I can understand why he did it. It would secure a clear line for the Corbyn era and show that he listened to voters and professionalized the party. It’s even an honorable thing to risk one’s position to ensure a proper rule change just by leaving the leader.
But it destroyed almost every aspect of the plan. Election rules for Labor leader cannot be seen as the most important issue facing Starmer right now because there is no way to assess our current situation. We are on the verge of a national crisis with an accumulation of gas stations, empty supermarket shelves, soaring gasoline prices, inflation, tax hikes, and allowance cuts.

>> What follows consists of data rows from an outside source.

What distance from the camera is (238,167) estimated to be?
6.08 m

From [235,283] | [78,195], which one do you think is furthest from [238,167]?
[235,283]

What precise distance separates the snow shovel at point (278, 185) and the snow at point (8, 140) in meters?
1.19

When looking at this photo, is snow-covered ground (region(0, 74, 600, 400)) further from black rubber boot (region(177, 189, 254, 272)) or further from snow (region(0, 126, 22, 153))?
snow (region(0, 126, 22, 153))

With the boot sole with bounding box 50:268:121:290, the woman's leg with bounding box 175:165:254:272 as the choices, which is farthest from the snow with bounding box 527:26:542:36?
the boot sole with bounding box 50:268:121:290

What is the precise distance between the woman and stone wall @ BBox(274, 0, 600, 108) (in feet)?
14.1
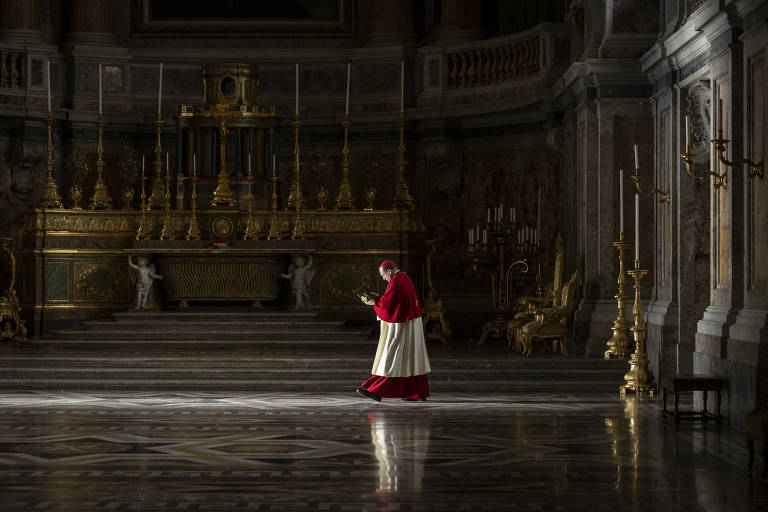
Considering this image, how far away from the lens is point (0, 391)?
14.6 metres

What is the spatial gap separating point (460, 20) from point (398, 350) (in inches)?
368

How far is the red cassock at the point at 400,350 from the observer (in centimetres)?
1366

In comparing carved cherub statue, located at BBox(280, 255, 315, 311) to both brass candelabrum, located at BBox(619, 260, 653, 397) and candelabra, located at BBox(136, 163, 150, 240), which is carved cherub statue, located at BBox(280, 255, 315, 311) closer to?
candelabra, located at BBox(136, 163, 150, 240)

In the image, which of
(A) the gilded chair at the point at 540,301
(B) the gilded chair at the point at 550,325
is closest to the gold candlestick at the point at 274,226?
(A) the gilded chair at the point at 540,301

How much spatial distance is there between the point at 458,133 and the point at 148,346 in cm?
672

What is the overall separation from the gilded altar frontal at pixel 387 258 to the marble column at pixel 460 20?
39mm

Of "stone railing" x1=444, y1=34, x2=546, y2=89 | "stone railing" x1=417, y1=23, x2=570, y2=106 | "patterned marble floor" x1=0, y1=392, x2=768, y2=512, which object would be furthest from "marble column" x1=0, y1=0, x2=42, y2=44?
"patterned marble floor" x1=0, y1=392, x2=768, y2=512

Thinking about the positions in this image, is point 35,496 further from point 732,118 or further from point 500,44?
point 500,44

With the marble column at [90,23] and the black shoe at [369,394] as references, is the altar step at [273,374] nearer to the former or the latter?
the black shoe at [369,394]

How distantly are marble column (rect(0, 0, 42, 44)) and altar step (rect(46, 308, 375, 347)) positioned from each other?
231 inches

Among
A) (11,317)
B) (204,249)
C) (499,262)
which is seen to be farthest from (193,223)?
(499,262)

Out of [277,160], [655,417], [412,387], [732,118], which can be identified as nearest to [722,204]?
[732,118]

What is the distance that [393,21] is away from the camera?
2200 centimetres

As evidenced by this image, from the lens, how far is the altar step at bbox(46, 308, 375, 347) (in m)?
17.2
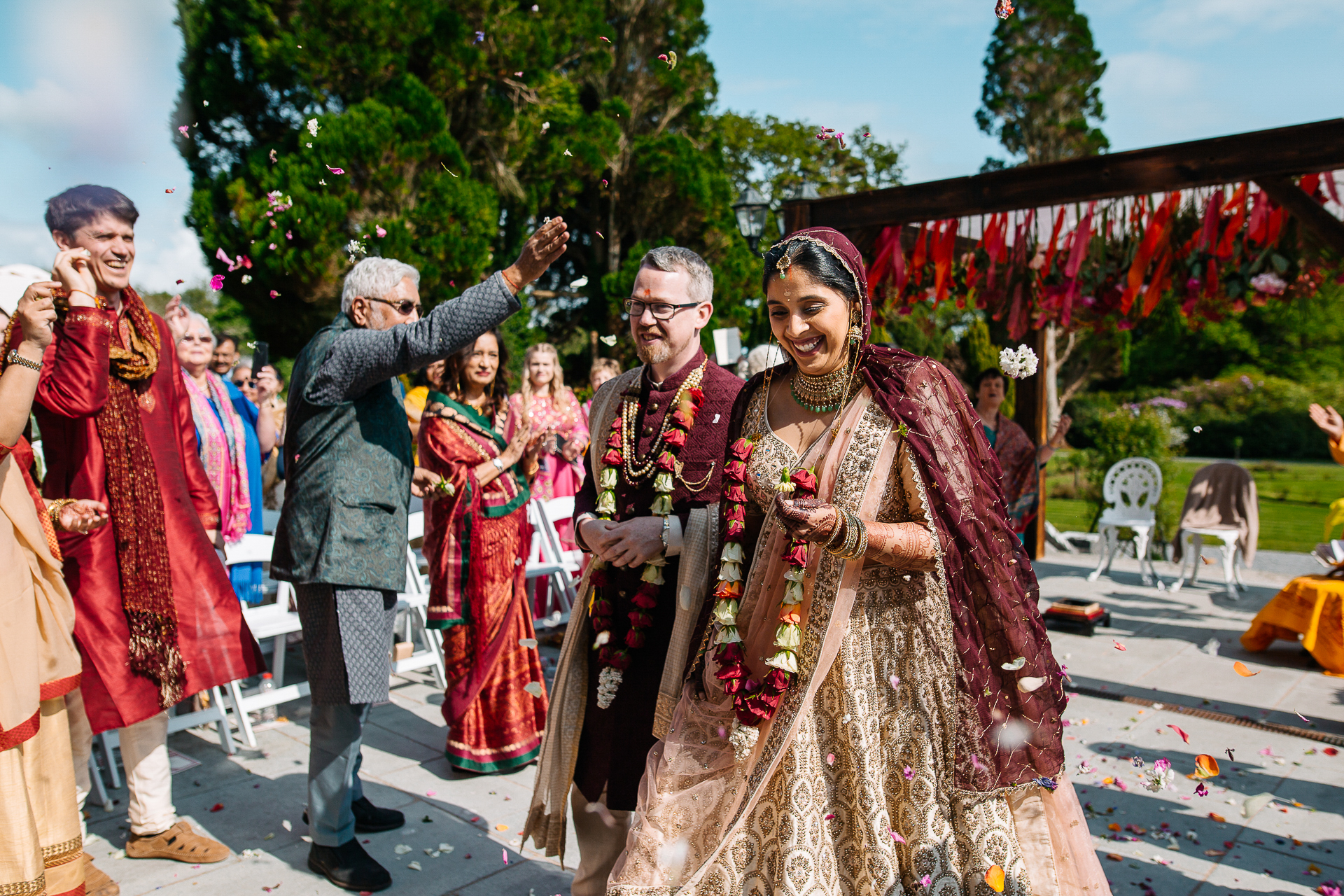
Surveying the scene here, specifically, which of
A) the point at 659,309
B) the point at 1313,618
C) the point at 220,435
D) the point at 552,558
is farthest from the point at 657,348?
the point at 1313,618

Where was the work when the story was on the cover? He diverted attention from government responsibilities in the scarcity crisis and focused instead on the opposition’s endless civil war.
Pursuing changes in internal rules seems narrow-minded, solipsistic and inviolable in this context. She sent the message that Labor was more interested in examining her belly button than the country’s chronic problems. Worst of all, Starmer couldn’t even win the battle. Union confronts him and now he must grapple with a watered down version of his first proposal.
You can feel like you gave up on all the newbies. Even so, Starmer was too important to give up. After all, who’s still around? Angela Raynor? A politician whose main contribution to the conference so far has been Tori’s “Izmet” branding?
Anyone who wants to support the Tories in the next election should support what Starmer is doing. It is very easy. Starmer also has to get better. His speech at the conference on Wednesday was an opportunity to prove himself and provide a little inspiration to the desperate. He had to understand.